BEGIN Dataset entries
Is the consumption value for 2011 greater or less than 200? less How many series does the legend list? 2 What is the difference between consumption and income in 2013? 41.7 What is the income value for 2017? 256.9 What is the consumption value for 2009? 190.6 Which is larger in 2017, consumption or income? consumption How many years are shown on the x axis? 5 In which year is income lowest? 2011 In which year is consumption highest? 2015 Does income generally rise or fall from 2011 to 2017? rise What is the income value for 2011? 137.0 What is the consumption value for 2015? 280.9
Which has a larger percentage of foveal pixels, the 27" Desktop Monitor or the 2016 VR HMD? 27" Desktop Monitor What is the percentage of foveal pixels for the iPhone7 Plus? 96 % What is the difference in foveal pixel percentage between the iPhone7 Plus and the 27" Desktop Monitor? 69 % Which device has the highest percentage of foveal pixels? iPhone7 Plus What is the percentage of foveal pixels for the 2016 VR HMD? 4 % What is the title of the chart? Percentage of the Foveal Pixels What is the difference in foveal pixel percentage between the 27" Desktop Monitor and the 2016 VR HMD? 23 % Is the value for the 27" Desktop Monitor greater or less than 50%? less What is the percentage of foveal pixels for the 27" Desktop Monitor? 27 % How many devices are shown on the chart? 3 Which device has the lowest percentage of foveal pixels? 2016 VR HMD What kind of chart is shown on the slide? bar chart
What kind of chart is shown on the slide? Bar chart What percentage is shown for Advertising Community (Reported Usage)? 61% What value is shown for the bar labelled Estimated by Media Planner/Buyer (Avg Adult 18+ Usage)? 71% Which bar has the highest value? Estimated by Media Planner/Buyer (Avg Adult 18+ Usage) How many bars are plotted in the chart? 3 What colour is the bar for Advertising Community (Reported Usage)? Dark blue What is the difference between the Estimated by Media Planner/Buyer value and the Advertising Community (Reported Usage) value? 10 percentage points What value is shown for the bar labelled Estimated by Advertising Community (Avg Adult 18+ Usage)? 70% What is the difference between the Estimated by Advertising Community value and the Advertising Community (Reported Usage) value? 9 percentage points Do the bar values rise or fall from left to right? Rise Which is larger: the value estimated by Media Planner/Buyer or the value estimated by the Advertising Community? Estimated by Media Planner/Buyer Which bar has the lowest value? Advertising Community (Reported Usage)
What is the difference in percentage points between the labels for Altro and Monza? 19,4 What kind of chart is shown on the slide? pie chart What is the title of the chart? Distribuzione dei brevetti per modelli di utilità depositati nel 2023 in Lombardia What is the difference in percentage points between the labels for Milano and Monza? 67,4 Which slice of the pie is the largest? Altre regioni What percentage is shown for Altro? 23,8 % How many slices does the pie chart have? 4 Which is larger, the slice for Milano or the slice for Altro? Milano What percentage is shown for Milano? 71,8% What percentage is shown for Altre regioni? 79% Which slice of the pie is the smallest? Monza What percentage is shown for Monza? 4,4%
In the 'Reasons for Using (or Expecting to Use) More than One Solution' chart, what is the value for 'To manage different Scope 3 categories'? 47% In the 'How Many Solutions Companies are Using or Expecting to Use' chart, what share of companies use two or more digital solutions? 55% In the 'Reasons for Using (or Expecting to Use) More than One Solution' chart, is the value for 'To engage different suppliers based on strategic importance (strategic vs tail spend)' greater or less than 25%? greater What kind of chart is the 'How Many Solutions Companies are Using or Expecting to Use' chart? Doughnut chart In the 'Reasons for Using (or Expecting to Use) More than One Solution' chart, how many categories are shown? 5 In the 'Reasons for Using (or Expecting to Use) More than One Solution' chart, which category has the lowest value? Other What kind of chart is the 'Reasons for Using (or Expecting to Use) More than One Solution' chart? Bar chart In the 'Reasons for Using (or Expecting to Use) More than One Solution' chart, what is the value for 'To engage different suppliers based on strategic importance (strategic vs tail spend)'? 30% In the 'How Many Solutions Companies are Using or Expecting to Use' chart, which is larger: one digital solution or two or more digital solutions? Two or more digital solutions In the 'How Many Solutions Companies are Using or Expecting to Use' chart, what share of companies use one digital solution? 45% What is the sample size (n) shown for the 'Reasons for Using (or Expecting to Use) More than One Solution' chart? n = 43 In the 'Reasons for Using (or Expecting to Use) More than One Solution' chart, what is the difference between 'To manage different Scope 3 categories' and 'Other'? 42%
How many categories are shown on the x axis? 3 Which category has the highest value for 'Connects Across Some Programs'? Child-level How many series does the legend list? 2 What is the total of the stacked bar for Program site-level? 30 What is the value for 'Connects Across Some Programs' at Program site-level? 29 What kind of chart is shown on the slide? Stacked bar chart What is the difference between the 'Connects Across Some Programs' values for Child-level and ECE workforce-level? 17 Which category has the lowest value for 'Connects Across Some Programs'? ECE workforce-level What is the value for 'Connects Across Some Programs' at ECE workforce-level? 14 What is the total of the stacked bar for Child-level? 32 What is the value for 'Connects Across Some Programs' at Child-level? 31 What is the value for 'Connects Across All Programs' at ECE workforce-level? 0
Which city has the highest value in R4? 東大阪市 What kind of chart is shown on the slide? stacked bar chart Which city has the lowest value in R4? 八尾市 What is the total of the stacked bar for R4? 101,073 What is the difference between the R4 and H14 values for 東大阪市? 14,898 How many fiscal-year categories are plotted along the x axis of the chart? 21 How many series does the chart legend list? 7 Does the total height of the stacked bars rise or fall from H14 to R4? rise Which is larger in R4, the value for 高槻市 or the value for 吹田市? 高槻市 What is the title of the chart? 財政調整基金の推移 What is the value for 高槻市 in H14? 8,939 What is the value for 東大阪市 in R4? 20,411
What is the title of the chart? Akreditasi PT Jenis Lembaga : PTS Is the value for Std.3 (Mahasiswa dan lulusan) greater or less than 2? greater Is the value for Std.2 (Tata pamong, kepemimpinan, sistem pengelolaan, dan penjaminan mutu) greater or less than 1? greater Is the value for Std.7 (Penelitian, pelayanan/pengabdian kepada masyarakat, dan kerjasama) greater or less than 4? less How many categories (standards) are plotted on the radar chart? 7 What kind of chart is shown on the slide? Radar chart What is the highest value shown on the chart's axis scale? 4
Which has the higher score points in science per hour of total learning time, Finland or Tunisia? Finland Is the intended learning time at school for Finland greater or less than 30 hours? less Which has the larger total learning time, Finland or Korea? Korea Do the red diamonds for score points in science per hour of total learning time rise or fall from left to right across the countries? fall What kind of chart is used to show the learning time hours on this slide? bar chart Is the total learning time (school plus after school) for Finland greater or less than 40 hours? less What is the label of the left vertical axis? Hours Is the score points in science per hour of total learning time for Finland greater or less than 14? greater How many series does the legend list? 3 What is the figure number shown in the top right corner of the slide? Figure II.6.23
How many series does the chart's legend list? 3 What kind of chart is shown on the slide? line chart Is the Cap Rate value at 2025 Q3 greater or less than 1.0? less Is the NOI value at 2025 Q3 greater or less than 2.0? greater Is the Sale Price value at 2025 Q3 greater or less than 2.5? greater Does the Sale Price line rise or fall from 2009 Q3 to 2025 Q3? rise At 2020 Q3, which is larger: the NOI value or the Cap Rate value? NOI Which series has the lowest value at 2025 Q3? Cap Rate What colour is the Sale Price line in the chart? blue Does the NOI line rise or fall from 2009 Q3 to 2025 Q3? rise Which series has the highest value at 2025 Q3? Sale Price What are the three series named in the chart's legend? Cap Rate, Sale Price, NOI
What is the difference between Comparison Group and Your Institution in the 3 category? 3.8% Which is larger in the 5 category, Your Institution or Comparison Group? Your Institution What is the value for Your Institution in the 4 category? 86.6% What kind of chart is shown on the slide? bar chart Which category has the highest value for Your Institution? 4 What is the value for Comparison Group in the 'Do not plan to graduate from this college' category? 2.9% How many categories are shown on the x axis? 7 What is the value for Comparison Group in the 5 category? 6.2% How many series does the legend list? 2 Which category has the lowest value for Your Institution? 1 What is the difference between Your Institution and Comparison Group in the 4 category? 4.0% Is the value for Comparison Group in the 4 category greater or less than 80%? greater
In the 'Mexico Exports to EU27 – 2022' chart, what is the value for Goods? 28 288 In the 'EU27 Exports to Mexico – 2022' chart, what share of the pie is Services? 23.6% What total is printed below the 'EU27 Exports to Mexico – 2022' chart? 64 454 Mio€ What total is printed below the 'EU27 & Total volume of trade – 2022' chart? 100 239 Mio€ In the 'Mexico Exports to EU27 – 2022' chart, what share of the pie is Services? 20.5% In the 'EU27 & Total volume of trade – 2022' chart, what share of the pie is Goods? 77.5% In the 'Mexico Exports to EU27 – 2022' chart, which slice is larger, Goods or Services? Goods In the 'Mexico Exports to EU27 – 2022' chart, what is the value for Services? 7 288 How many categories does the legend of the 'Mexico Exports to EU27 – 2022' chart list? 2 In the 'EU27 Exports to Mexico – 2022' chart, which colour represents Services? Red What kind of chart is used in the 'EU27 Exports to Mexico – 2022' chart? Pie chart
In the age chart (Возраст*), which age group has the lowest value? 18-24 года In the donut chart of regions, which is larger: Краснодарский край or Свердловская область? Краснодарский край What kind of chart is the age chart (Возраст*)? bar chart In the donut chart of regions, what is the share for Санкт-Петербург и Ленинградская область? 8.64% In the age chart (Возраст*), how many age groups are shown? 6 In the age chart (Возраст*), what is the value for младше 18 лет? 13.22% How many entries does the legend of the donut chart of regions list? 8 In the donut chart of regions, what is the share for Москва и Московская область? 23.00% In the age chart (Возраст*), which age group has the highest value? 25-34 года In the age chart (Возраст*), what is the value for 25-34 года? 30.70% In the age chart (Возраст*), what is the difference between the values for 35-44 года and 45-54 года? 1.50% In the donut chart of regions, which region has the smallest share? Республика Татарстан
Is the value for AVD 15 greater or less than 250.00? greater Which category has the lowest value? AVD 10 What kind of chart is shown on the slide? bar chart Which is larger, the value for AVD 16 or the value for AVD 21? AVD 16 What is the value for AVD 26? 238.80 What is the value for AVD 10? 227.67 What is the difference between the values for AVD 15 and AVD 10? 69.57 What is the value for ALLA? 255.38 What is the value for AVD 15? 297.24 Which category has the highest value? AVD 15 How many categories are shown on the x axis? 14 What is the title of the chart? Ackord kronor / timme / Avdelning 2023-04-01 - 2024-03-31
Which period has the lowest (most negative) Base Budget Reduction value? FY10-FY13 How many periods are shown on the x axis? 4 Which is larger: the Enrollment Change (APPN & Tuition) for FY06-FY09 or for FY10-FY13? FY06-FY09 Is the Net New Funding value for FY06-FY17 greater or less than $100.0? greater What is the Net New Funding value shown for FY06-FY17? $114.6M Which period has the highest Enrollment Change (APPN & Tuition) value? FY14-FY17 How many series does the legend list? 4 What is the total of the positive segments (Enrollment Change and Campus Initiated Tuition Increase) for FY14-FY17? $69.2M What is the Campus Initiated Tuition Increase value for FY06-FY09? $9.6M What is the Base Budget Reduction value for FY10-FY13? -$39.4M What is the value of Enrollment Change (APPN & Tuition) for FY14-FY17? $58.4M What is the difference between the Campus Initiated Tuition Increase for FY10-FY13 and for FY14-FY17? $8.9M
END Dataset entries
Swap "consumption" for "spending" in the data from its start through the line containing "Which has a", and give back only that part with nothing else altered.

#### Solution to the problem
Is the spending value for 2011 greater or less than 200? less How many series does the legend list? 2 What is the difference between spending and income in 2013? 41.7 What is the income value for 2017? 256.9 What is the spending value for 2009? 190.6 Which is larger in 2017, spending or income? spending How many years are shown on the x axis? 5 In which year is income lowest? 2011 In which year is spending highest? 2015 Does income generally rise or fall from 2011 to 2017? rise What is the income value for 2011? 137.0 What is the spending value for 2015? 280.9
Which has a larger percentage of foveal pixels, the 27" Desktop Monitor or the 2016 VR HMD? 27" Desktop Monitor What is the percentage of foveal pixels for the iPhone7 Plus? 96 % What is the difference in foveal pixel percentage between the iPhone7 Plus and the 27" Desktop Monitor? 69 % Which device has the highest percentage of foveal pixels? iPhone7 Plus What is the percentage of foveal pixels for the 2016 VR HMD? 4 % What is the title of the chart? Percentage of the Foveal Pixels What is the difference in foveal pixel percentage between the 27" Desktop Monitor and the 2016 VR HMD? 23 % Is the value for the 27" Desktop Monitor greater or less than 50%? less What is the percentage of foveal pixels for the 27" Desktop Monitor? 27 % How many devices are shown on the chart? 3 Which device has the lowest percentage of foveal pixels? 2016 VR HMD What kind of chart is shown on the slide? bar chart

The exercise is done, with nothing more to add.